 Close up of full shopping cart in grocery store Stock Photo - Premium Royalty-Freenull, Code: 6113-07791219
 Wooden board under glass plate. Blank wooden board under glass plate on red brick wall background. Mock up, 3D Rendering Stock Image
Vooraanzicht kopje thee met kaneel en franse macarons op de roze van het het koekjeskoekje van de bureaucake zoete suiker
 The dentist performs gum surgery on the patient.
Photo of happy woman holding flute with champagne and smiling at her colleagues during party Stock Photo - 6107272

◇ ◇ ◇ ◇ ◇ ◇ ◇

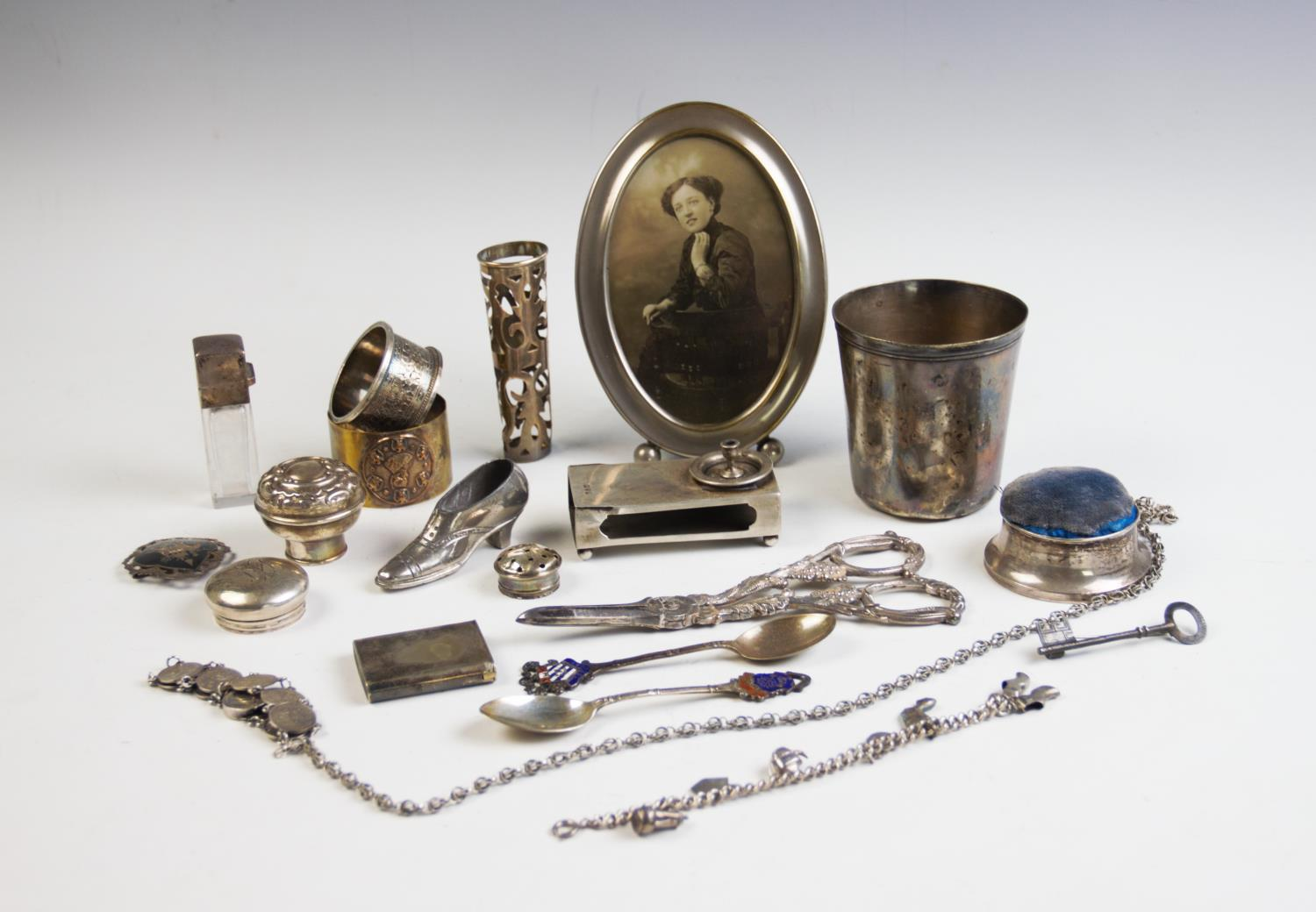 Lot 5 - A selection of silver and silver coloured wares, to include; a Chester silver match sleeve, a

◇ ◇ ◇ ◇ ◇ ◇ ◇

• **Work instruction**:
Above are the records; from them, give again exactly the lines from the one containing "Vooraanzicht kopje thee" to the one containing "Photo of happy", both lines included, and nothing more.

• **Answer below**:
Vooraanzicht kopje thee met kaneel en franse macarons op de roze van het het koekjeskoekje van de bureaucake zoete suiker
 The dentist performs gum surgery on the patient.
Photo of happy woman holding flute with champagne and smiling at her colleagues during party Stock Photo - 6107272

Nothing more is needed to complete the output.